Le PS est en danger dans bon nombre de ses terres historiques. Les vingt-trois villes administrées par un maire socialiste affichent certes des résultats légèrement supérieurs à la moyenne du mouvement, mais seules quatre dépassent les 10 % : Saint-Nazaire (10,1 %), Rennes (10,9 %), Cherbourg (11,7 %) et Saint-Denis de La Réunion (13,3 %).

Partout ailleurs, les socialistes souffrent, et ce n’est pas uniquement à cause de la percée du Rassemblement national et de LRM, mais aussi de celles des écologistes. Ainsi, à Nantes, où l’extrême droite a obtenu 8,4 % des voix, la liste menée par Raphaël Glucksmann termine à 9,4 %, très loin derrière LRM (26,3 %) et les écologistes (24,4 %).

A Paris, les socialistes (8,2 %) terminent loin de LRM (32,9 %) et d’Europe Ecologie-Les Verts (EELV, 19,9 %).

Les bastions PCF résistent

Dans les six grandes villes encore tenues par le Parti communiste français (PCF), la base électorale semble plutôt bien implantée. Les scores y dépassent nettement les 2,5 % réalisés par Ian Brossat : 8,6 % à Montreuil, 9,7 % à Saint-Denis et Aubervilliers (Seine-Saint-Denis), et 10,4 % à Champigny-sur-Marne (Val-de-Marne), la ville de Christian Fautré.

Le sort enviable des maires ralliés à LRM

Plusieurs maires se sont ralliés ou rapprochés de la majorité présidentielle. Dans leurs villes, la liste LRM a enregistré de très bons scores : 24 % à Besançon, 26,6 % à Orléans et 28,2 % à Angers, dont les maires ont appelé à voter LRM aux élections européennes, et 28,8 % à Lyon, ville de Gérard Collomb, l’un des rares maires de grandes villes officiellement membres de LRM.

Dans les villes dirigées par un maire UDI – Amiens, Annecy, Issy-les-Moulineaux (Hauts-de-Seine) –, la liste portée par Jean-Christophe Lagarde n’a pas dépassé les 4,2 %, à l’exception notable de Drancy (Seine-Saint-Denis), où la liste UDI est arrivée en tête avec 28,9 % des suffrages. Une ville dirigée par… Aude Lagarde, l’épouse de la tête de liste.

Dynamique de succès pour les rares élus écologistes et d’extrême droite

A Grenoble, ville conquise en 2014 par l’écologiste Eric Piolle, la liste EELV réalise un score de 22,4 %, supérieur de près de neuf points à la moyenne nationale.

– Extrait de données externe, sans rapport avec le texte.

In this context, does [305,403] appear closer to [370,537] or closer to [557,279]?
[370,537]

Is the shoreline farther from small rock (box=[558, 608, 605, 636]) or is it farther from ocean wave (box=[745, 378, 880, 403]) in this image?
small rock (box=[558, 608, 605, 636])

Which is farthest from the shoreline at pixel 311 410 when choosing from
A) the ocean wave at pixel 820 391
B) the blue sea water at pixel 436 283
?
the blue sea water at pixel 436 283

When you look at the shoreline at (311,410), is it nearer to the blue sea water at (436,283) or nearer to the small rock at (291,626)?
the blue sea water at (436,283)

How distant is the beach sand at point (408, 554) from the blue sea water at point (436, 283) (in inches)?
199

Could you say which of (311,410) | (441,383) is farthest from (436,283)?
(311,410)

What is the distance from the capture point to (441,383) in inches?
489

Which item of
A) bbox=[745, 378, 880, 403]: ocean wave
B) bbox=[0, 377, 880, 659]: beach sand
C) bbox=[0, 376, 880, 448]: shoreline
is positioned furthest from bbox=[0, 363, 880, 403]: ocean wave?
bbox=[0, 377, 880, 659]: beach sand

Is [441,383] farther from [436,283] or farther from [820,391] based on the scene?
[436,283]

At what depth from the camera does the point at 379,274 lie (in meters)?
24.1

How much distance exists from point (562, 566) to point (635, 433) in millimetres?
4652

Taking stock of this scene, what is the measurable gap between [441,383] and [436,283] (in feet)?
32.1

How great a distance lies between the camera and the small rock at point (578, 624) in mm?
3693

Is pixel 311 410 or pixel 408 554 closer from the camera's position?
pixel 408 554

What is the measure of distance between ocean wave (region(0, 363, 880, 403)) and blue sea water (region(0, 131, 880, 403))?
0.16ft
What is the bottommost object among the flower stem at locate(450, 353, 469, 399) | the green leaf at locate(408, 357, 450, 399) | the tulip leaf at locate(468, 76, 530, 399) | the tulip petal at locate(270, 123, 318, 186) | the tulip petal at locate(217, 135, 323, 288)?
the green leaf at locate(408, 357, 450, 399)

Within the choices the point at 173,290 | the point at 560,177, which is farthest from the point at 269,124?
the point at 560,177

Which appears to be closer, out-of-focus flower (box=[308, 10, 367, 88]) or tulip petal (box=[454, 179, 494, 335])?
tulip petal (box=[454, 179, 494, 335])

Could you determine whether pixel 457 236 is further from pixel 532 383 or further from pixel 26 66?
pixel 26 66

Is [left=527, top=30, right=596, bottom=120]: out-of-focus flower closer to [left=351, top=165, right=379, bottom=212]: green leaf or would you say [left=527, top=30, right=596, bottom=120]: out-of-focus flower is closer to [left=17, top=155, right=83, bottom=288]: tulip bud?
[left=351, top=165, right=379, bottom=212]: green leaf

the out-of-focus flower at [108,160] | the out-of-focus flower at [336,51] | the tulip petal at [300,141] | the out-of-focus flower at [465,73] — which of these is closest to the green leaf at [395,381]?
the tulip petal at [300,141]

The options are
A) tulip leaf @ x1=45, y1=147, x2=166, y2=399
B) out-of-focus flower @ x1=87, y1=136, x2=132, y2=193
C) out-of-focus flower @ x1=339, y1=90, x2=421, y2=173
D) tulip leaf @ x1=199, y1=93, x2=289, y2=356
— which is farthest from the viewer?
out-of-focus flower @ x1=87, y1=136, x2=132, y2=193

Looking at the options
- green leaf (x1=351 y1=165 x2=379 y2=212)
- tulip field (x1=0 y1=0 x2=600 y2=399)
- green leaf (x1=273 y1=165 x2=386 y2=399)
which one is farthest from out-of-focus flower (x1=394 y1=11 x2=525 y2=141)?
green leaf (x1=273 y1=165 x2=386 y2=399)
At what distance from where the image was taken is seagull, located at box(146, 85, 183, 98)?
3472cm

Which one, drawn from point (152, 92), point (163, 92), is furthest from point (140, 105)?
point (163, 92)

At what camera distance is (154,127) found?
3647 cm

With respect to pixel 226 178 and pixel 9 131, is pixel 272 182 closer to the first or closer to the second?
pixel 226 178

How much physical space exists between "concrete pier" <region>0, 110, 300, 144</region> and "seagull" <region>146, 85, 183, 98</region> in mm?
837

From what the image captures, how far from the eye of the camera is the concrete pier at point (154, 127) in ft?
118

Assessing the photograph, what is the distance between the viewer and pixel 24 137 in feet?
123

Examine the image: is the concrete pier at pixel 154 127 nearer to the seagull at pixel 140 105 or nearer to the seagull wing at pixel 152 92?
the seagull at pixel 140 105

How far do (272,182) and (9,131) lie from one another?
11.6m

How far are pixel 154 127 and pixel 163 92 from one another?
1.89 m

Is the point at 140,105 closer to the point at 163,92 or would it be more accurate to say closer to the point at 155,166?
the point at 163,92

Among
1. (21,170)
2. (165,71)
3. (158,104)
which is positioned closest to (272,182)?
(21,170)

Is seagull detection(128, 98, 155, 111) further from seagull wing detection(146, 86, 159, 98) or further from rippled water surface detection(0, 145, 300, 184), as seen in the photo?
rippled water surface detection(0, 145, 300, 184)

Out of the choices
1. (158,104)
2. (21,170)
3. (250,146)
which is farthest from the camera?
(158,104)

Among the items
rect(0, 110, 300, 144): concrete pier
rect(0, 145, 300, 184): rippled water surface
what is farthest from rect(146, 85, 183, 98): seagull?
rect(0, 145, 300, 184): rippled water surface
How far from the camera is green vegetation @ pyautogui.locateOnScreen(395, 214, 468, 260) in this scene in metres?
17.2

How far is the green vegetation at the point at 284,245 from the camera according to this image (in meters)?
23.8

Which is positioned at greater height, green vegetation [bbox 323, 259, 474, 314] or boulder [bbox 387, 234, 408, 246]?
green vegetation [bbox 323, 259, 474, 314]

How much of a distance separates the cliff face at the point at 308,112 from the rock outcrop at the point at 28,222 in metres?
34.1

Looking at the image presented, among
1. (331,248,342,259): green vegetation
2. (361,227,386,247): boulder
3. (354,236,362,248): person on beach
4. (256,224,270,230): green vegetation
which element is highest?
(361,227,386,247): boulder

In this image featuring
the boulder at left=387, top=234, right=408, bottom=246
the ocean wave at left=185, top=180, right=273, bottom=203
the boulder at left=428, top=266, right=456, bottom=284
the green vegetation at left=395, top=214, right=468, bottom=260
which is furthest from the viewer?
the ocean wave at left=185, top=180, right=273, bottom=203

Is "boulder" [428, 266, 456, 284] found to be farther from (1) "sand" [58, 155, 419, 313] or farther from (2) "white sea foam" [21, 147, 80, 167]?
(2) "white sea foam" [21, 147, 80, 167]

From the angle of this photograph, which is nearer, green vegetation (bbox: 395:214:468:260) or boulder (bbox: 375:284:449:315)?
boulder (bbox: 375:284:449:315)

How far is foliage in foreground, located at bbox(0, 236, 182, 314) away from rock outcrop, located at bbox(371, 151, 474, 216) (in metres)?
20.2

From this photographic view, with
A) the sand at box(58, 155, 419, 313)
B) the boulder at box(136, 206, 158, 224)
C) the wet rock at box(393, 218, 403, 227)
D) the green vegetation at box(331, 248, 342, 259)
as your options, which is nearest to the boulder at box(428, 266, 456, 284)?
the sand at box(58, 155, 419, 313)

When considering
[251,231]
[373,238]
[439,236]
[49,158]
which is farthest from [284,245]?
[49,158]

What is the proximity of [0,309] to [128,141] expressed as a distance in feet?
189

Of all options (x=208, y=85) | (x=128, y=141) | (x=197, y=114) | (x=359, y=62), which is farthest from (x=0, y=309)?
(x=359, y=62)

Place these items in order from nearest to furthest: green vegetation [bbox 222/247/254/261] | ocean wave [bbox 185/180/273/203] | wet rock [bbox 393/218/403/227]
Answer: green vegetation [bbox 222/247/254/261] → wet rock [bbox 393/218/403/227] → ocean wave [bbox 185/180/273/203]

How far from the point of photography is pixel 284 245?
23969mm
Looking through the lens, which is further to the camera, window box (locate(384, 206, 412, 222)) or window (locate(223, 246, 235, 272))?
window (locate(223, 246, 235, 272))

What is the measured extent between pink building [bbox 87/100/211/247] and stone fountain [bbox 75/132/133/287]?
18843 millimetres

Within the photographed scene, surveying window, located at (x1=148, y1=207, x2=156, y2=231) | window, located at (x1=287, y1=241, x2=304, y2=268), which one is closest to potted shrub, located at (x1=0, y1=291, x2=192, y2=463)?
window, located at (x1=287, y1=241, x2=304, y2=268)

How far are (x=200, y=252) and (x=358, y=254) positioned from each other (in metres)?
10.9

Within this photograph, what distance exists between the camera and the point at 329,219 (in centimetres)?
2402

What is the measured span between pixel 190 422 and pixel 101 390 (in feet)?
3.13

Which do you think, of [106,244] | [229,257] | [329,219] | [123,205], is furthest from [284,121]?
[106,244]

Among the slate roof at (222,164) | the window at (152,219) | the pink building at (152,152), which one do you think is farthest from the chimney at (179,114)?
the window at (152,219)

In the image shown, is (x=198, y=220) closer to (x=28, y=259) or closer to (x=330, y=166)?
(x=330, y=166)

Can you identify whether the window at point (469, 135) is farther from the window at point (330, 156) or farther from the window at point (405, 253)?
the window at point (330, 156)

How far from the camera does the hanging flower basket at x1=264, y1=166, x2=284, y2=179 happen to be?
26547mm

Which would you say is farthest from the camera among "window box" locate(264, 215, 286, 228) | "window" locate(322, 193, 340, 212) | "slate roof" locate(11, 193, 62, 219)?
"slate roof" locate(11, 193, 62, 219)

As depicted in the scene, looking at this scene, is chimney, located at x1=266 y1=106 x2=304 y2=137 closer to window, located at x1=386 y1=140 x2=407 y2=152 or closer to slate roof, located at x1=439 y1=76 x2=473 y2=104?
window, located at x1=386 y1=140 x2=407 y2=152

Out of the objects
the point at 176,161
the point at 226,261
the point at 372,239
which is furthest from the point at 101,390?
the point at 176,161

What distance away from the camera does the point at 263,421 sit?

A Béziers, la ville de Robert Ménard, le succès est plus net encore : le Rassemblement national recueille 37,6 % des suffrages, soit quatorze points de plus que son score sur l’ensemble de la France.

Ces résultats annoncent-ils de nouveaux bouleversements lors des municipales de 2020 ? Les élections locales peuvent obéir à des logiques particulières et donc surprendre. Une chose est sûre, toutefois : le faible score de LR et du PS entrera forcément en compte dans la réflexion des élus sortants qui souhaiteront se représenter. Qu’il s’agisse du choix de leur étiquette ou des éventuelles alliances avec d’autres formations politiques.